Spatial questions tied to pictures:
* start *
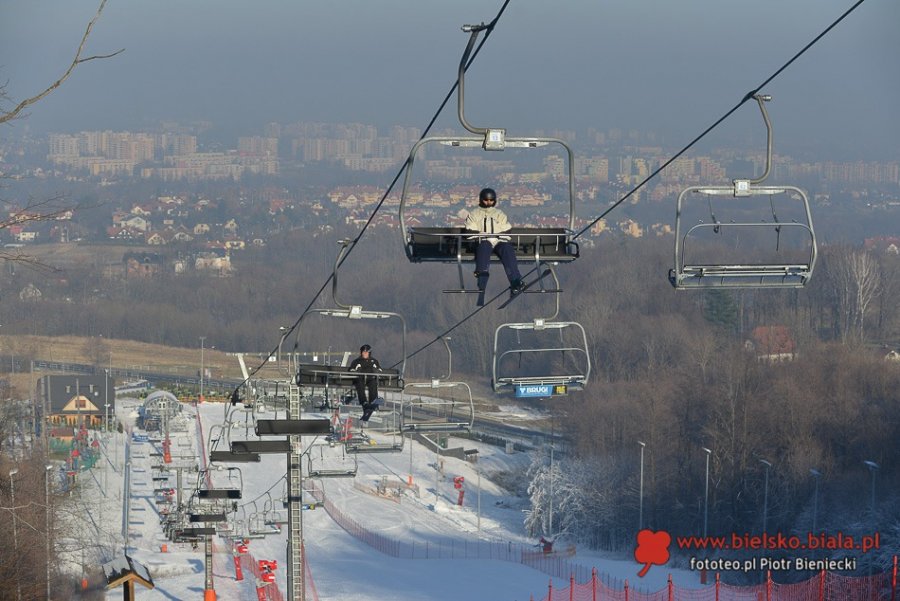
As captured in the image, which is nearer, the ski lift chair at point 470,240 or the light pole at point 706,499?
the ski lift chair at point 470,240

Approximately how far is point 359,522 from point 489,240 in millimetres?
31402

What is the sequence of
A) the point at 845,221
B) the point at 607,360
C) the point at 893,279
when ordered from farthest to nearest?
the point at 845,221 < the point at 893,279 < the point at 607,360

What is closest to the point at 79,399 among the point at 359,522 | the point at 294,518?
the point at 359,522

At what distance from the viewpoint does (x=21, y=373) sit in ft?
269

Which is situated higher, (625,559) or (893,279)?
(893,279)

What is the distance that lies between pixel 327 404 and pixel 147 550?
2082 cm

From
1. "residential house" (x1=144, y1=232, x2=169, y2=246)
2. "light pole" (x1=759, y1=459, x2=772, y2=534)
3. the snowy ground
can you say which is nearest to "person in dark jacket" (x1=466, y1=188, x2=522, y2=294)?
the snowy ground

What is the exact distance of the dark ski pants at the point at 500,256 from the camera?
37.3 feet

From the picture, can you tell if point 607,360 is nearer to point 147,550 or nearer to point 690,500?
point 690,500

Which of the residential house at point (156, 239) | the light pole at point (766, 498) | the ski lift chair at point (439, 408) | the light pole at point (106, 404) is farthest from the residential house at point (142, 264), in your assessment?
the light pole at point (766, 498)

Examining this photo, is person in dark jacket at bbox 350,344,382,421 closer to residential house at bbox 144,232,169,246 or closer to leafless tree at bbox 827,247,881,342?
leafless tree at bbox 827,247,881,342

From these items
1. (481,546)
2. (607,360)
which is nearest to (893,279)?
(607,360)

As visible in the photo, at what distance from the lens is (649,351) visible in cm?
7656

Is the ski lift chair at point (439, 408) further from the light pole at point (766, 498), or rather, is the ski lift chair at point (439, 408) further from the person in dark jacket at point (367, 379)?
the light pole at point (766, 498)
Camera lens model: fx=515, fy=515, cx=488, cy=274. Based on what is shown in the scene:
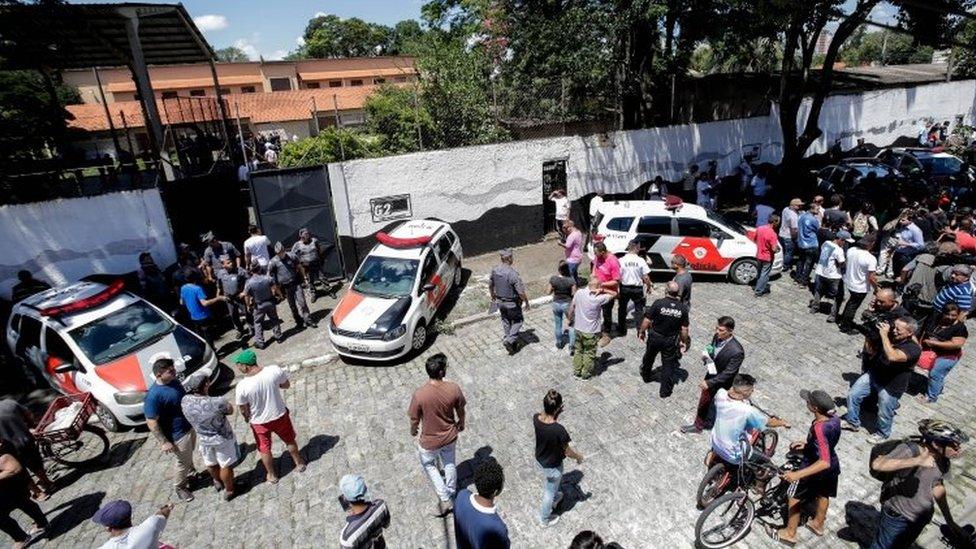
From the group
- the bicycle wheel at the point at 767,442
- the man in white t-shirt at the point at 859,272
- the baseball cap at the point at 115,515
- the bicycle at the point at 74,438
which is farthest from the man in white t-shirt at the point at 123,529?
the man in white t-shirt at the point at 859,272

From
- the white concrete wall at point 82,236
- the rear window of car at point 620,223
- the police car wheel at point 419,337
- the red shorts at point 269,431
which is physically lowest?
the police car wheel at point 419,337

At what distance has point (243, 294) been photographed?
33.0 feet

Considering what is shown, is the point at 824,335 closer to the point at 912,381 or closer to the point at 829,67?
the point at 912,381

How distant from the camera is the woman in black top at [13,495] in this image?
548 cm

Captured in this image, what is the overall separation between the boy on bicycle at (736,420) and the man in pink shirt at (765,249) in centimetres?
619

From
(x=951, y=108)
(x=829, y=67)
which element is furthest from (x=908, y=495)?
(x=951, y=108)

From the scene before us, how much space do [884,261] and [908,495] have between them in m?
9.01

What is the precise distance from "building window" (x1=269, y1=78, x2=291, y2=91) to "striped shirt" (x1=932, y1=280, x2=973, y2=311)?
51.2 m

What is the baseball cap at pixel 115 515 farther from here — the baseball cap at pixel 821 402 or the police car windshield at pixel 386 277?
the baseball cap at pixel 821 402

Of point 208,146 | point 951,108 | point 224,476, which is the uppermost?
point 208,146

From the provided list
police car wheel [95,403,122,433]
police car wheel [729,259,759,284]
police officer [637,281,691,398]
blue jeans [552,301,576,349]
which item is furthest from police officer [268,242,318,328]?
police car wheel [729,259,759,284]

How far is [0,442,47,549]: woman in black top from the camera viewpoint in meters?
5.48

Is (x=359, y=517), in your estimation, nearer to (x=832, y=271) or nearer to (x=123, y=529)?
(x=123, y=529)

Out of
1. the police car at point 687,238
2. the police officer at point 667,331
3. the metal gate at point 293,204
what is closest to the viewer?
the police officer at point 667,331
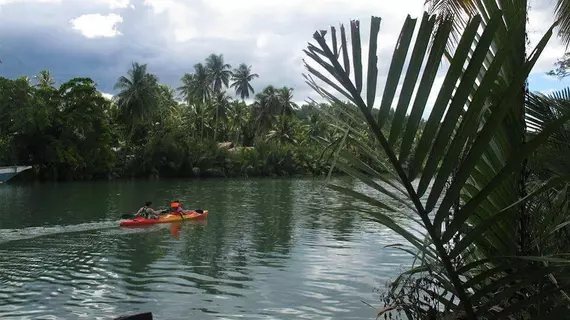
* end *
Work to be completed =>
How many lines of the material above contain the string "closest"? Treat uppercase and lowercase as different, and reply with the number alone.

Solution to the problem =>
2